Pour éviter de transmettre le cancer du sein à son enfant, une femme autorisée à pratiquer un DPI

Publié le 22 Juin, 2015

Pour la première fois en France, à Montpelier, une femme risquant de transmettre le gène BRCA1, prédisposant au cancer du sein, a été autorisée à entreprendre un diagnostic préimplantatoire (DPI). Cette pratique consiste à « sélectionner, à l’issue d’une fécondation in vitro, un embryon non porteur du gène de prédisposition » (cf.
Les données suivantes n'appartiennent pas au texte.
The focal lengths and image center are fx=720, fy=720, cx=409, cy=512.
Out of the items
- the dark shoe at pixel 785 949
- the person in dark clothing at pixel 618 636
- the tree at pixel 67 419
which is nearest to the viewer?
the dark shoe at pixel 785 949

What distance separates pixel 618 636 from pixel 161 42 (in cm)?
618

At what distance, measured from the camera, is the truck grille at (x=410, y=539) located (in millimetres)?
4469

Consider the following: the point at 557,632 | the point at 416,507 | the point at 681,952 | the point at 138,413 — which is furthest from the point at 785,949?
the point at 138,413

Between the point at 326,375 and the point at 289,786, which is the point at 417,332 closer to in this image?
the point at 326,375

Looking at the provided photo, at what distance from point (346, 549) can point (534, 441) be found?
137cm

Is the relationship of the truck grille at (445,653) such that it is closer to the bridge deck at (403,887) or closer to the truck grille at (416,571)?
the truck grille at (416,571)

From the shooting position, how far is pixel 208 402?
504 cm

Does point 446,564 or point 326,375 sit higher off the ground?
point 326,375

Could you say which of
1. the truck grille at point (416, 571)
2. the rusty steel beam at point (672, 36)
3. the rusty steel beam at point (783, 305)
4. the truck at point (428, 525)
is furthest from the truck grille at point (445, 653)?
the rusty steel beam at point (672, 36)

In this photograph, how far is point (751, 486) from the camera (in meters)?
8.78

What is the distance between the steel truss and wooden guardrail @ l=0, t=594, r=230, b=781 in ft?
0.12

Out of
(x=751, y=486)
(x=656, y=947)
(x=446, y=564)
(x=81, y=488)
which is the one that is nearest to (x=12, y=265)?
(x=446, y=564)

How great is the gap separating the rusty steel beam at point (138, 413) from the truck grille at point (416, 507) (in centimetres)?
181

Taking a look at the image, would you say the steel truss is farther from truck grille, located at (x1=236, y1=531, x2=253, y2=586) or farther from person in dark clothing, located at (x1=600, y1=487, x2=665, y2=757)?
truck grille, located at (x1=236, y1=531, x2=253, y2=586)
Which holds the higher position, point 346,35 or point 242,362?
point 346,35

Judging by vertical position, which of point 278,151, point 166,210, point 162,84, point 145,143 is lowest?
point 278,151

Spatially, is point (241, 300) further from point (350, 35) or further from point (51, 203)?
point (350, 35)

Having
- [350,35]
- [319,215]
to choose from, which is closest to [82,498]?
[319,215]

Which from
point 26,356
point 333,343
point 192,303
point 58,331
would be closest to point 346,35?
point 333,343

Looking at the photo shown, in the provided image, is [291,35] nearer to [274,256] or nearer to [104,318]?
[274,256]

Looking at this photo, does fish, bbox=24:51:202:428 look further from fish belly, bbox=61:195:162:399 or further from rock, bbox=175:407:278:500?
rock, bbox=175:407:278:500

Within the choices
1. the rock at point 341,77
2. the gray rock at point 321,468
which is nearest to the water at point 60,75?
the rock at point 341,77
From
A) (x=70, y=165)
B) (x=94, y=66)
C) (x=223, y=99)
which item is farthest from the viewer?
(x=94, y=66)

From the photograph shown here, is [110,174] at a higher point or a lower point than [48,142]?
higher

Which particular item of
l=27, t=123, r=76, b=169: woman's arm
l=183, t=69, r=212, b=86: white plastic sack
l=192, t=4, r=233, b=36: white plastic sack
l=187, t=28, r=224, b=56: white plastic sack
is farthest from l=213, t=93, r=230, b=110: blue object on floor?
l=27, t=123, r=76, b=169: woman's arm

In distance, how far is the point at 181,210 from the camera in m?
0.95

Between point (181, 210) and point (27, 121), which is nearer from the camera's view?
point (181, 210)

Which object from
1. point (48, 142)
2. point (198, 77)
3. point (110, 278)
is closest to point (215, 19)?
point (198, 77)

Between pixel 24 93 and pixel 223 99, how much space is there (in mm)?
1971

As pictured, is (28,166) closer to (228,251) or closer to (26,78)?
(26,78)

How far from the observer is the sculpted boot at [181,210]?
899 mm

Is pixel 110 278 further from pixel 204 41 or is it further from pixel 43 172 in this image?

Synthèse Gènéthique du 17 juin 2015).

 

Pratiquée depuis les années 90 et autorisée en France en 1999, le DPI n’est en principe une option que pour les couples risquant de transmettre une maladie génétique d’une particulière gravité, « incurable au moment du diagnostic ». S’agissant d’un cancer, les conditions qui doivent être réunies pour avoir recours au DPI sont « un risque tumoral élevé, l’âge précoce auquel survient la maladie, l’incurabilité ou un traitement au prix de séquelles invalidantes ». Or, dans le cas du gène BRCA1, la survenue de la maladie liée à cette mutation génétique n’est pas certaine, n’apparaît qu’à l’âge adulte, et des thérapeutiques existent même si elles peuvent être mutilantes (ablation des deux seins ou des ovaires par exemple).

 

Le philosophe Pierre Le Coz, ancien membre du Comité consultatif national d‘éthique (CCNE) s’inquiète : « La nouvelle peut jeter un trouble, laissant craindre à certains des dérives ».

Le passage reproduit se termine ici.